Multi-GPU Distributed Training
Exercise guide — refer to the official documentation for full details.
Overview
Multi-GPU distributed training workloads run a distributed training job to completion and then exit. Unlike workspaces, they're not interactive.
Create a Multi-GPU Distributed Training Workload
- Navigate to Workload Manager > Workloads
- Click + New Workload and select Training
- Select the
omega-project-4-gpuproject - Set Workload architecture to Distributed (not standard)

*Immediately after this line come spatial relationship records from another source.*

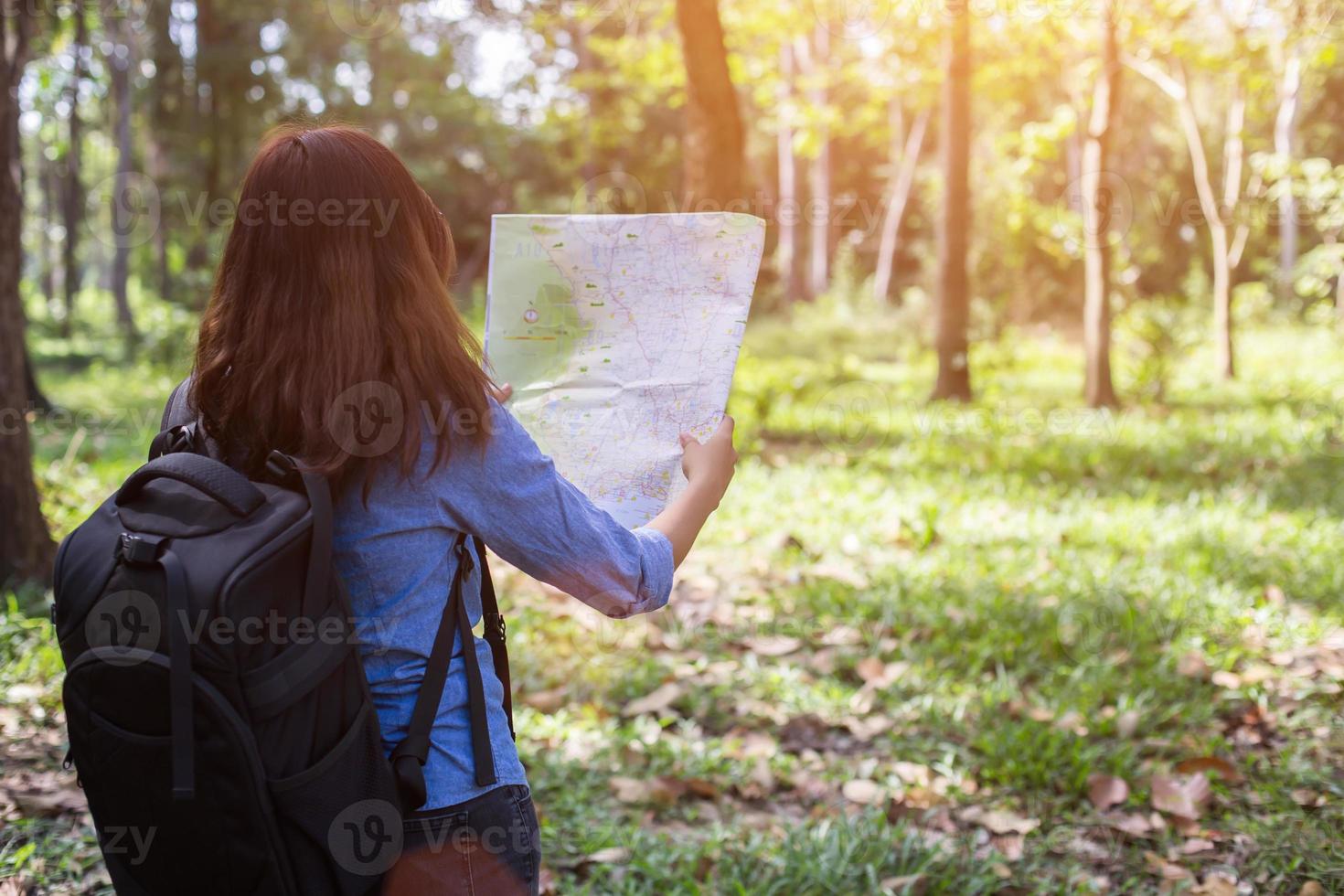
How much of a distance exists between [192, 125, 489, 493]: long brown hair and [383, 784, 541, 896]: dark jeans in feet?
1.55

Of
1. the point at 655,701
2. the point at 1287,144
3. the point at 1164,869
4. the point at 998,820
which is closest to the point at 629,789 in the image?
the point at 655,701

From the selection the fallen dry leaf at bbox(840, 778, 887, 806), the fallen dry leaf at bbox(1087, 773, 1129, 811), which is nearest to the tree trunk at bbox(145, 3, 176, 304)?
the fallen dry leaf at bbox(840, 778, 887, 806)

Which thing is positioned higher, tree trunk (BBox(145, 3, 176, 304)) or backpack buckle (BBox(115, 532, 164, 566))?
tree trunk (BBox(145, 3, 176, 304))

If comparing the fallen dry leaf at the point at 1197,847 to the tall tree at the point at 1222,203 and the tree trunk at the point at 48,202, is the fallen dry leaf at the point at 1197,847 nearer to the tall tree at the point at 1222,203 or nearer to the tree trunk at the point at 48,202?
the tall tree at the point at 1222,203

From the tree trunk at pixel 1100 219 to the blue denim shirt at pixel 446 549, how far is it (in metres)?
8.96

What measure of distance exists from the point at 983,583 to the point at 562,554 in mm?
3869

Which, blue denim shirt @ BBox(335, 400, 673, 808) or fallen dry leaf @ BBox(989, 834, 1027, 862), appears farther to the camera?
fallen dry leaf @ BBox(989, 834, 1027, 862)

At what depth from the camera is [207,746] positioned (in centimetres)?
123

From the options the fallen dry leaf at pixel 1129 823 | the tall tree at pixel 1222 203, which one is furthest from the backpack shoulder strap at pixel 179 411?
the tall tree at pixel 1222 203

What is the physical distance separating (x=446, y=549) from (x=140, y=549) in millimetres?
374

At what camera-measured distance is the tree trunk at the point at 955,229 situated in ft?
34.1

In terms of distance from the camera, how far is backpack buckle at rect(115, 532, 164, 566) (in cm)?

- Select Start from Scratch
- Select
PyTorchas the Framework - Select Workers Only
-
Fill in:
Field Value Name pytorch-distributed-training-example -
Click Continue
Environment
- Select or create an environment
Compute Resources
- Set
4GPU devices as the compute resource - Set the number of workers to
1
Data & Storage
- Select
distributed-training-pvcas the data source
Extended Resources
- Toggle
Increase shared memory size
Submit
- Click Create Training
- Wait for the workload to reach Running status
- Select your workload and click on Show Details to monitor progress
Verify
The training job should complete and move to Completed status. Check the logs to confirm the training output.
Note: Multi-GPU training and distributed training are two distinct concepts. Multi-GPU training uses multiple GPUs within a single node, whereas distributed training spans multiple nodes and typically requires coordination between them.